_Provided records_
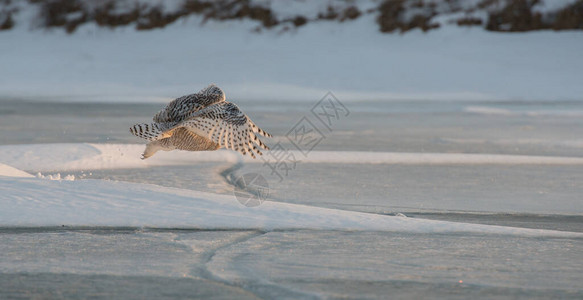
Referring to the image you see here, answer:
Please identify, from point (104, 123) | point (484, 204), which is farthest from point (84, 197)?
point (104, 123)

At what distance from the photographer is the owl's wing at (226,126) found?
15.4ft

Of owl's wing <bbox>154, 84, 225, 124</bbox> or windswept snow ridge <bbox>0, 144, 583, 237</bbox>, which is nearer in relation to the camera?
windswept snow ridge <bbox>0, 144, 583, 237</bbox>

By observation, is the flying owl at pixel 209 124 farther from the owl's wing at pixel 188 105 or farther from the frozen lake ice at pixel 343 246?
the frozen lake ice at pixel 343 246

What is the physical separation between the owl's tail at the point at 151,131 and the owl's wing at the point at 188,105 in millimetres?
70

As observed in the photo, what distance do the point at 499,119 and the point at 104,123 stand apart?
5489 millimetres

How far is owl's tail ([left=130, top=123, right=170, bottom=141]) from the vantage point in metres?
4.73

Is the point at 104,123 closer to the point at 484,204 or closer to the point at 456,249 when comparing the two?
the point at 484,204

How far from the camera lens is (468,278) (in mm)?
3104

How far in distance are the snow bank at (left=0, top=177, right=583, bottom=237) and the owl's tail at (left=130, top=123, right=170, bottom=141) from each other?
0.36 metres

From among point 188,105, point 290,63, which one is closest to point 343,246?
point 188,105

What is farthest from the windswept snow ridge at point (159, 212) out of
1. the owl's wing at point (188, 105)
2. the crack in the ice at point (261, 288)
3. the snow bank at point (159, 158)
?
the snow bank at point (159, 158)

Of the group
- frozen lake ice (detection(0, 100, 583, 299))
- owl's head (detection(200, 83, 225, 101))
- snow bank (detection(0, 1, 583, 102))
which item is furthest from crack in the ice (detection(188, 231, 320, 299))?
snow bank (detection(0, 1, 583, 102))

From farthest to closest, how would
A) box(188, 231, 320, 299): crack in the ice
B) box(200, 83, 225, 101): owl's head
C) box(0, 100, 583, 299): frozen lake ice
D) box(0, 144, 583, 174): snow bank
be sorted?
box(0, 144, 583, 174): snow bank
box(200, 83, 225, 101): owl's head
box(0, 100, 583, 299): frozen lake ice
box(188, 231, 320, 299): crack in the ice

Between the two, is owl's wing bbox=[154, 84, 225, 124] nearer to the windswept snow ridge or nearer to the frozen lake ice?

_Stated problem_
Locate the line that contains "What is farthest". Repeat it and every line after it, up to and including the final line, exactly.

_Response to this exercise_
What is farthest from the windswept snow ridge at point (159, 212) out of
1. the owl's wing at point (188, 105)
2. the crack in the ice at point (261, 288)
3. the snow bank at point (159, 158)
?
the snow bank at point (159, 158)

Of the group
- frozen lake ice (detection(0, 100, 583, 299))
- owl's head (detection(200, 83, 225, 101))
- snow bank (detection(0, 1, 583, 102))
which item is furthest from crack in the ice (detection(188, 231, 320, 299))?
snow bank (detection(0, 1, 583, 102))

From farthest to closest, how would
A) box(188, 231, 320, 299): crack in the ice
B) box(200, 83, 225, 101): owl's head
C) box(0, 100, 583, 299): frozen lake ice
D) box(0, 144, 583, 174): snow bank
be sorted?
box(0, 144, 583, 174): snow bank
box(200, 83, 225, 101): owl's head
box(0, 100, 583, 299): frozen lake ice
box(188, 231, 320, 299): crack in the ice

Between the two, is owl's wing bbox=[154, 84, 225, 124] nearer to the windswept snow ridge or nearer to the frozen lake ice?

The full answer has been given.